Bush retained the same CIA director, George Tenet, who served under Clinton. Tenet described the case for assuming the dictator possessed WMD a "slam-dunk." After the invasion of Iraq, Clinton publicly said he thought Saddam still had the weapons. A few months after the Iraq invasion, the former president visited Portuguese Prime Minister Jose Manuel Durao Barroso, who later said, "When Clinton was here recently, he told me he was absolutely convinced, given his years in the White House and the access to privileged information which he had, that Iraq possessed weapons of mass destruction until the end of the Saddam regime."

True, "weapons hunter" David Kay, sent to Iraq to find the stockpiles, found no WMD. But Kay said that Saddam retained the capacity and the intent to restart his program.

Now let's play suppose.

Bush ignores the nearly unanimous intelligence community. He takes no action against Saddam. The dictator remains in power. The sanctions end. He restarts his WMD program. We experience another 9/11 or worse on American soil. Our intel traces the attack back to Saddam. Congress demands investigations for Bush's "failure to heed the clear consensus of the intelligence community and to take appropriate action." Democrats and many Republicans push for impeachment, based on negligence and malfeasance.

Angry members of Congress quote the February 1998 words of the secretary of State under Clinton, Madeleine Albright: "Iraq is a long way from (here), but what happens there matters a great deal here.
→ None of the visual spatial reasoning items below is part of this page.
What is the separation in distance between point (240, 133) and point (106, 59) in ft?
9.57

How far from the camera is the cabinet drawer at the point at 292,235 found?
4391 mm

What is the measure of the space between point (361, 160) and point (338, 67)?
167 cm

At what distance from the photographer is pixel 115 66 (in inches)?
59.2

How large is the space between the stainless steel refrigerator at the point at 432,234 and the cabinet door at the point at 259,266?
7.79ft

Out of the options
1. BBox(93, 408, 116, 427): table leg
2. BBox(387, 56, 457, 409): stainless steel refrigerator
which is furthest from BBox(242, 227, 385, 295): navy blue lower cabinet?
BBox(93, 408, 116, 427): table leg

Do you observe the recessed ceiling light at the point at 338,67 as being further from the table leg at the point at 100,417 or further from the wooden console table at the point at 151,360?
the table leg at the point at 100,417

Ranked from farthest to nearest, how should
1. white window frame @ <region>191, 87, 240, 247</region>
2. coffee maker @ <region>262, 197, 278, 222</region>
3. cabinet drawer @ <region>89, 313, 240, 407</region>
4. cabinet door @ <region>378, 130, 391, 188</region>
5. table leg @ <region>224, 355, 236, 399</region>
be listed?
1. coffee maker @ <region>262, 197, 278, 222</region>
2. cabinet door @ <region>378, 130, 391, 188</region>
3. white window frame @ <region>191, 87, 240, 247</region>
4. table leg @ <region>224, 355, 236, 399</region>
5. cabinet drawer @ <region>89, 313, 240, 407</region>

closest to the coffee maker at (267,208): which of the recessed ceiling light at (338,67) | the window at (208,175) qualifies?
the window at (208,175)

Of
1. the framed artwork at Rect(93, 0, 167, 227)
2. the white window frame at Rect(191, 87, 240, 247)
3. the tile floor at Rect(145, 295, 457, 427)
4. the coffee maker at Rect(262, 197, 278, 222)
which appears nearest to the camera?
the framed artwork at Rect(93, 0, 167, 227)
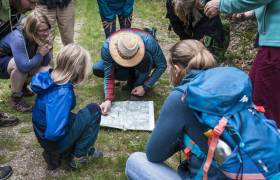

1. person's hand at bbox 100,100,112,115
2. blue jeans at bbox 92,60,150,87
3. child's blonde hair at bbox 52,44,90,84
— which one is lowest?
person's hand at bbox 100,100,112,115

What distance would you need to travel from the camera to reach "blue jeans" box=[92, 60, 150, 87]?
4.58 m

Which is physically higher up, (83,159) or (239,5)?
(239,5)

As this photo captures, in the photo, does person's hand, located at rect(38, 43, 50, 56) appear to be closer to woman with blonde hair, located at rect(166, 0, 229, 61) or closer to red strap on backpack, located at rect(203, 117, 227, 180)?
woman with blonde hair, located at rect(166, 0, 229, 61)

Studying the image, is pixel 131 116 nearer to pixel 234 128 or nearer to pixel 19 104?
pixel 19 104

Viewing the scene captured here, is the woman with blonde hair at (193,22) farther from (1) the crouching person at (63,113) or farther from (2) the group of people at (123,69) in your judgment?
(1) the crouching person at (63,113)

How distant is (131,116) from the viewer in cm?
418

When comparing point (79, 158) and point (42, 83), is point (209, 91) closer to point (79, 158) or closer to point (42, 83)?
point (42, 83)

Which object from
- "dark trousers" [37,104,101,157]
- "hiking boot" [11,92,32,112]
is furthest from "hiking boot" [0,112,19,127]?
"dark trousers" [37,104,101,157]

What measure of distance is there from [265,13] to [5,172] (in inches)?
87.3

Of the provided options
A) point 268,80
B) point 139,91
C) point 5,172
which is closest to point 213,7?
point 268,80

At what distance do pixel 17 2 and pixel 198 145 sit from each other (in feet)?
7.92

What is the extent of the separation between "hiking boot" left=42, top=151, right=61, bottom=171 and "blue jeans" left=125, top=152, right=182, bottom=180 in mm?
871

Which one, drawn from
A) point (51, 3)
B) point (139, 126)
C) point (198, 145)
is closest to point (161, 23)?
point (51, 3)

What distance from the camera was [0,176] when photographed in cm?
329
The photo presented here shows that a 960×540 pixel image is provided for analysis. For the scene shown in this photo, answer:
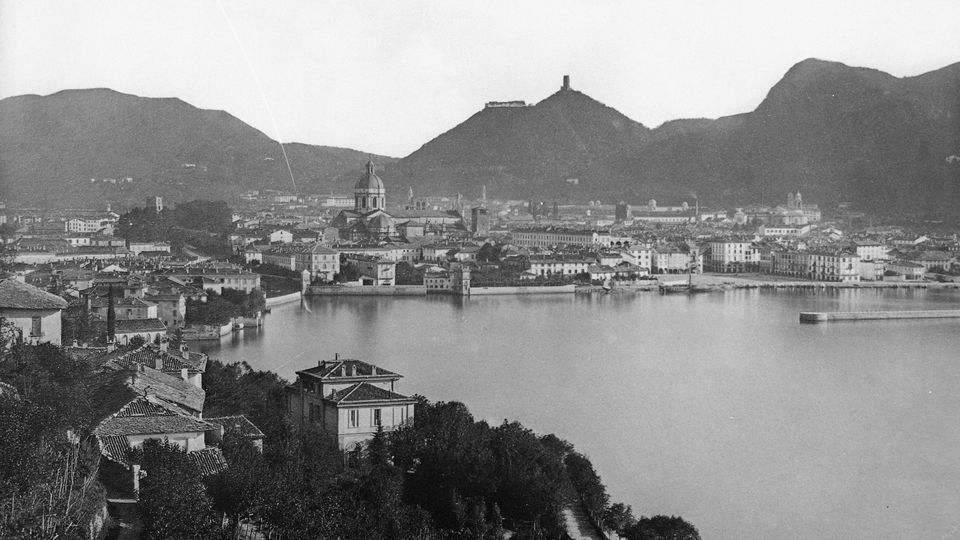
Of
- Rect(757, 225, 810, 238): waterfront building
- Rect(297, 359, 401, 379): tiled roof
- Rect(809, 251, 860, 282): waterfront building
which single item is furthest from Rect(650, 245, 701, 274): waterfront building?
Rect(297, 359, 401, 379): tiled roof

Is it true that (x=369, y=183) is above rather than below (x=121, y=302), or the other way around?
above

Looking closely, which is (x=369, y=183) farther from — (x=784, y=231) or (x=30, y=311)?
(x=30, y=311)

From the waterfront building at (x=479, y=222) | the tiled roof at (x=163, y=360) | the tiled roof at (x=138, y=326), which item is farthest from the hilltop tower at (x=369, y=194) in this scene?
the tiled roof at (x=163, y=360)

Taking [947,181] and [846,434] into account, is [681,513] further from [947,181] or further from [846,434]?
[947,181]

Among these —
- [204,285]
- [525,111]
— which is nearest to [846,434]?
[204,285]

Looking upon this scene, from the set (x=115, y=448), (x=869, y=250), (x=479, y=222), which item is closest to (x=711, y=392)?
(x=115, y=448)

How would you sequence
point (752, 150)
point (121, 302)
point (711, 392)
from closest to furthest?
1. point (711, 392)
2. point (121, 302)
3. point (752, 150)

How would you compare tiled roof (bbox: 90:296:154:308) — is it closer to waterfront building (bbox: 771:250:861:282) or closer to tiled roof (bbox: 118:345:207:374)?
tiled roof (bbox: 118:345:207:374)
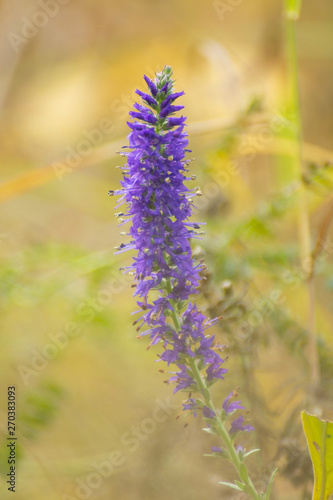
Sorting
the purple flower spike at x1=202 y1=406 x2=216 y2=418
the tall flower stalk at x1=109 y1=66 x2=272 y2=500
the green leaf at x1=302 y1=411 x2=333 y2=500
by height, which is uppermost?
the tall flower stalk at x1=109 y1=66 x2=272 y2=500

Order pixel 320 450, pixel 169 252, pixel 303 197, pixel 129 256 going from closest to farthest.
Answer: pixel 169 252 < pixel 320 450 < pixel 129 256 < pixel 303 197

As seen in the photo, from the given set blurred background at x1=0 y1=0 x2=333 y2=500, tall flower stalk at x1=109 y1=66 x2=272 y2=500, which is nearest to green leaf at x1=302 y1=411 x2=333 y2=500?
tall flower stalk at x1=109 y1=66 x2=272 y2=500

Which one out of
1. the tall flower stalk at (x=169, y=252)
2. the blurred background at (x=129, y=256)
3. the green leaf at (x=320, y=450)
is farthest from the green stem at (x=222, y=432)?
the blurred background at (x=129, y=256)

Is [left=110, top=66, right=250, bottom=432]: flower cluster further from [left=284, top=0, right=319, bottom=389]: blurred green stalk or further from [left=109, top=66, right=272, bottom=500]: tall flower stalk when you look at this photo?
[left=284, top=0, right=319, bottom=389]: blurred green stalk

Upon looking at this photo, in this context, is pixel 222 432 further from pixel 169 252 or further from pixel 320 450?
pixel 169 252

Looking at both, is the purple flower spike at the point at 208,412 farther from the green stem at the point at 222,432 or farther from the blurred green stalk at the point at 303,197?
the blurred green stalk at the point at 303,197

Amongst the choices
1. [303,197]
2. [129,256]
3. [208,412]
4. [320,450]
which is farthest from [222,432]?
[303,197]
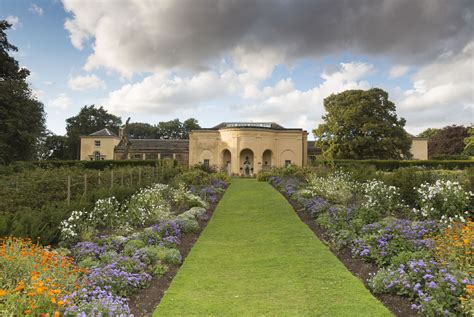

For the risks that the leaders of a rogue state will use nuclear, chemical or biological weapons against us or our allies is the greatest security threat we face."

What if we had known before we got there that he possessed no stockpiles of WMD? Would we have invaded? A better question is as follows: Given what the President reasonably thought and the consequences of doing nothing, did he do the right thing?

Osama bin Laden called Iraq the "central front in the war" against the infidels. Gen. Franks said: "The global war on terrorism will be a long fight. But make no mistake about it. We are going to fight the terrorists. The question is: Do we fight them over there, or do we fight them here?"

Support for homicide bombing has fallen dramatically from 2002 to 2007 in seven of eight Muslim countries surveyed -- as much as 74 to 34 percent in Lebanon, and 33 to 9 percent in Pakistan. And support for the extreme "Islamist" parties in Muslim countries, with some exceptions, has also declined. Iraq -- alone among Muslim Middle Eastern countries -- now has a fledgling democracy.

One more thing. We haven't been attacked on American soil since 9/11.